The Commission preliminary assessment concluded that the operation as originally notified could impede the entry of competitors into the London-Paris and London-Brussels routes, where Eurostar is the only operator. More concretely, the Commission observed that access to train stations; to the services offered in such stations and to maintenance centres would become more difficult due to capacity limitations and the fact that Eurostar and its French and Belgian shareholders managed the infrastructure. Finally, the Commission feared that access to train paths at rush hours would be complicated since Eurostar has priority access due to its condition of incumbent operator.

Eurostar, SNCF and SNCB offered commitments in order to guarantee that any potential new entrant has fair and non-discriminatory access to: (i) standard and cross-channel areas and services in France; (ii) maintenance centres in France, the UK and Belgium (i.e. overnight storage, cleaning, etc.); (iii) train paths used by Eurostar at peak times, in case the new operator is not able to obtain such access through the usual procedure for path allocation by the infrastructure managers.

The Commission has been satisfied with the commitments offered and has therefore approved the transaction upon full compliance with the commitments.

This transaction paves the way to an increasing opening of the markets linked to railway transport to private operators.

Case-Law & Analysis

Cartel victims may claim damages against all members of a cartel, in the national court of any country in which one of the companies is registered (Judgment of the Court of Justice of the EU of 21 May 2015 in Case C-352/13, Cartel Damage Claims (CDC) Hydrogen Peroxide SA v Akzo Nobel NV and Others).

In 2006 the European Commission declared that certain suppliers of hydrogen peroxide and sodium perborate had participated in an illegal cartel.

Cartel Damage Claims Hydrogen Peroxide (CDC) represented various companies active in the industrial pulp and paper industry that allegedly had suffered damages in connection with the cartel.

Under Regulation 44/2201 (Brussels I Regulation), where there are multiple defendants, a claim may be brought where any one of them is based, providing that the claims are so closely related that it is expedient to hear and determine them together to avoid the risk of irreconcilable judgments resulting from separate proceedings.

In 2009, CDC brought an action for damages in Germany against six companies having participated in the hydrogen peroxide and sodium perborate cartel. Out of these companies, only one was based in Germany. This German company reached a court settlement with CDC months later and therefore the claim against this defendant was withdrawn. The remaining defendants challenged the jurisdiction of the German court to hear the case. They argued that the supply contracts concluded with the companies affected by the cartel contained jurisdiction clauses designating the competent courts in the event of a dispute. In this scenario, the German court decided to make a reference to the Court of Justice of the EU.
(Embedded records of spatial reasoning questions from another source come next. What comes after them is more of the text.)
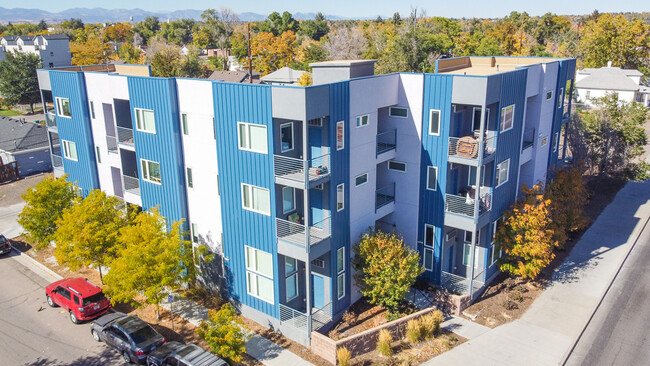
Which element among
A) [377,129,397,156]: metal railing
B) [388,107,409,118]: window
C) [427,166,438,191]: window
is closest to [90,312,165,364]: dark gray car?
[377,129,397,156]: metal railing

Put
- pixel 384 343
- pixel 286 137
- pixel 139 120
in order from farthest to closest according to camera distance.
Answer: pixel 139 120
pixel 286 137
pixel 384 343

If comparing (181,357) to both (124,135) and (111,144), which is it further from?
(111,144)

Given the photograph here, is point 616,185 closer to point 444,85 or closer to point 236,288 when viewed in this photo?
point 444,85

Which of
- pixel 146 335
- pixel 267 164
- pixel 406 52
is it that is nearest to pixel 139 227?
pixel 146 335

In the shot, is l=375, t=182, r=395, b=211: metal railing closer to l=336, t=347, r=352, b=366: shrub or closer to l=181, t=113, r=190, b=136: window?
l=336, t=347, r=352, b=366: shrub

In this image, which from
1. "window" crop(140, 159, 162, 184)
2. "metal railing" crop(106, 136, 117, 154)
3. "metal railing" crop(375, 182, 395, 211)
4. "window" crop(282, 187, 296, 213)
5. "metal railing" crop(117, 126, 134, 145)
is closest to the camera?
"window" crop(282, 187, 296, 213)

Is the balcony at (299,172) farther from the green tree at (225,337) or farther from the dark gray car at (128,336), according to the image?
the dark gray car at (128,336)

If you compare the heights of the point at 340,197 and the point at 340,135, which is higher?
the point at 340,135

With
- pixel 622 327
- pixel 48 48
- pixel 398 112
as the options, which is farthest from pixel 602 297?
pixel 48 48
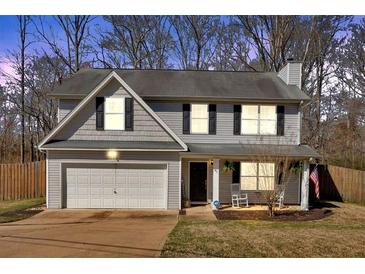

The Court of Justice has reminded that the Brussels I Regulation allows for an action for damages to be brought before the courts of one single Member State against several defendants all domiciled in different Member States. In this sense, the withdrawal of the action against the only defendant domiciled in that country does not, a priori, affect the jurisdiction of that court to hear and determine the case with regard to the remaining defendants. However the Court has pointed out that this principle shall not be abused: if, for example, CDC and the German defendant knowingly delayed their settlement in order to ensure that the case is heard by the German court, the latter may disregard this jurisdiction rule.

Finally, the Court has also confirmed that a cartel victim may choose between the following jurisdictions in order to bring a damage claim: (i) the place where the cartel was concluded or where the cartelists entered into a specific agreement which implied the existence of the cartel; or (ii) the place where the loss took place (i.e. the victim’s domicile).